◆ **Texte présenté**
Ici par contre j’ai pu avoir d’assez longues conversations avec Campagnilo. Je lui ai prêté mon exemplaire. Il aimerait écrire au sujet de votre lettre. Pourriez-vous la lui faire adresser. C'est
Prof. Umberto Campagnolo
Secrétaire général
S.E.C. pressa la Biennale
LA' Giustinian- Venise
(A ce propos – vous savez que nous nous installons en mai à San giorgio. Les locaux sont vastes. Les bibliothèqiues encore vides. Serait-ce trop vous demander que l’envoi de vos ouvrages à la Société ? Si cela est possible je vous en remercie vivement. Songez aussi que je ne puis transporter toujours ma propre bibliothèque avec moi.)
S'il m’était possible (en mai je serai à Paris) de vous rencontrer un peu – vous savez le plaisir que j’en aurais.
Encore merci – cher Jean Paulhan – et vous savez que je suis – fidèlement –
Ce n’est qu’ici, en rentrant, que je trouve votre lettre. Entre temps j’étais allé à Florence – puis à Golfe-Juan. Je crois l’entreprise de Campagnolo importante. Qu'y ferais-je sinon ? (Je pense être resté assez bien fidèle à une sorte de mystique – celle dont vous parlez). Mais, en effet, comme c’est difficile. J'aimerais vous en entretenir un peu longuement. Quand puis-je vous voir sans vous importuner ?
Je continue à travailler pour le théâtre. Deux pièces (ou trois – je ne sais pas encore) de terminées. Vous savez peut-être que j’ai même un théâtre, avec une compagnie, et un jeune metteur en scène qui me paraît génial (Il a vingt deux ans). Je l’ai débauché du Schauspielhaus à Zurich. Entre temps il m’arrive des petits poèmes – et mes amis les peintres prétendent que je comprends quelque chose à leurs problèmes – ce qui me fait essayer d’écrire sur Estève-Chastel-Lapicque et les Vénitiens. Mais j’en ai pour vingt ans.

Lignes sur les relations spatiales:

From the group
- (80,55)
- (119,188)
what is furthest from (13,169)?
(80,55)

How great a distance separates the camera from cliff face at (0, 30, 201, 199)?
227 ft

◆ **Consigne**
Extrayez du texte, mot pour mot, le passage qui va de « Encore merci – » à « vous importuner ? ».

◆ **Réponse attendue**
Encore merci – cher Jean Paulhan – et vous savez que je suis – fidèlement –
Ce n’est qu’ici, en rentrant, que je trouve votre lettre. Entre temps j’étais allé à Florence – puis à Golfe-Juan. Je crois l’entreprise de Campagnolo importante. Qu'y ferais-je sinon ? (Je pense être resté assez bien fidèle à une sorte de mystique – celle dont vous parlez). Mais, en effet, comme c’est difficile. J'aimerais vous en entretenir un peu longuement. Quand puis-je vous voir sans vous importuner ?